Les patients sains et conscients doivent prier selon leur état et ne doivent jamais abandonner la prière. Aucun musulman sain d'esprit ayant atteint la puberté ne peut être dispensé d'accomplir la prière, sauf dans le cas particulier d'une femme en période de menstruation ou en post-partum.

Durant cette période, la femme est dispensée de l'obligation de la prière jusqu'à ce que le saignement cesse et qu'elle soit purifiée. En raison de la miséricorde et de la bonté d'Allah envers les femmes, elle n'a pas à rattraper les prières qu'elle a manquées pendant cette période.

• La loi islamique tolérante a allégé l'obligation de la prière pour les malades en leur permettant de prier en fonction de leur état et de leur condition physique. Allah, le Majestueux et le Glorieux, dit :

Allah n'impose à personne une charge supérieure à sa capacité. (Coran 2:286)

• Al-Boukhari a rapporté dans son livre Sahih de Hadith que le Messager Muhammad (paix et bénédictions d'Allah sur lui) a dit à Imran ibn Hussein :

Priez debout ; si vous ne pouvez pas, alors assis ; et si vous ne pouvez pas, alors couché sur le côté.

An-Nasa'i a ajouté dans sa version rapportée du hadith :

Si tu ne peux pas, alors allonge-toi sur le dos. Allah n'impose à aucune âme un fardeau supérieur à ses moyens.

• Les malades doivent prier selon leur état. S’ils ne peuvent pas se tenir debout, ils peuvent prier assis. S’ils ne peuvent pas s’asseoir, ils peuvent prier allongés sur le côté, de préférence sur le côté droit, et tournés vers la Qibla. Ils doivent s’incliner et se prosterner en faisant des gestes. S’ils ont du mal à se coucher sur le côté, ils peuvent prier allongés sur le dos, les pieds tournés vers la Qibla.

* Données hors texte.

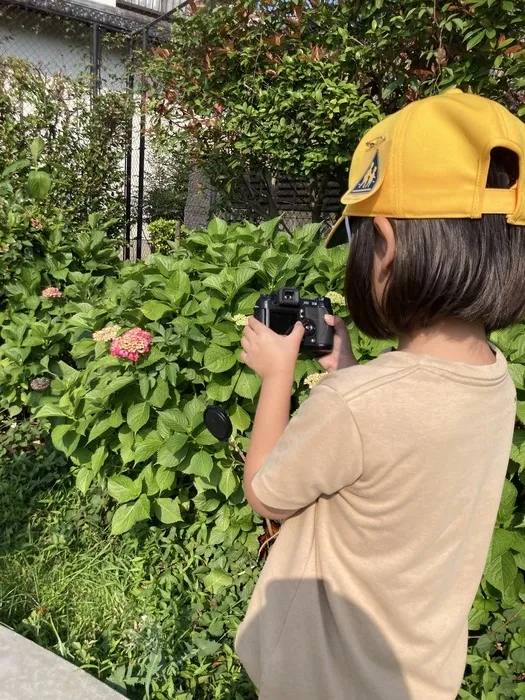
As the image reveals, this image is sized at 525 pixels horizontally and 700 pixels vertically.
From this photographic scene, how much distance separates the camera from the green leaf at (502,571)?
1.65 metres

• Le malade qui peut se tenir debout, mais qui ne peut ni s’incliner ni se prosterner, n’est pas dispensé de l’obligation de se tenir debout. Il doit prier debout et faire un geste de la tête pour s’incliner (en baissant la tête ou en courbant légèrement le dos), puis s’asseoir et faire un geste de la tête pour se prosterner.

• Le malade qui ne peut pas s’incliner et se prosterner doit effectuer ces postures de prière avec des gestes de la tête uniquement, en faisant le geste de prosternation plus incliné ou plus bas que celui de l’inclinaison.

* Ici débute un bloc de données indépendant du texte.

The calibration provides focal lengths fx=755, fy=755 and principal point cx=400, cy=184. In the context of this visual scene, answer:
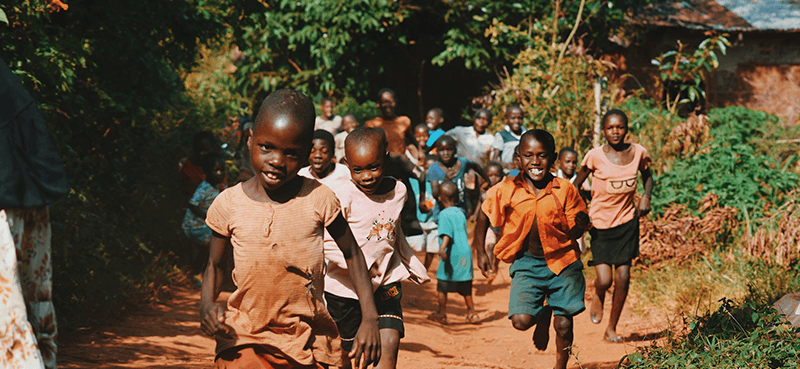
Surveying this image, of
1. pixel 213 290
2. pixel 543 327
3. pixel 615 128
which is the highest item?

• Un malade qui ne peut que se prosterner doit s’incliner et faire un geste de prosternation.

• S'il est trop difficile pour le malade d'accomplir chaque prière à son heure, il peut combiner la prière de Dhuhr avec la prière d'Asr, et la prière de Maghrib avec la prière d'Isha au moment de la première ou de la dernière, selon ce qui convient le mieux à sa situation et à ses capacités.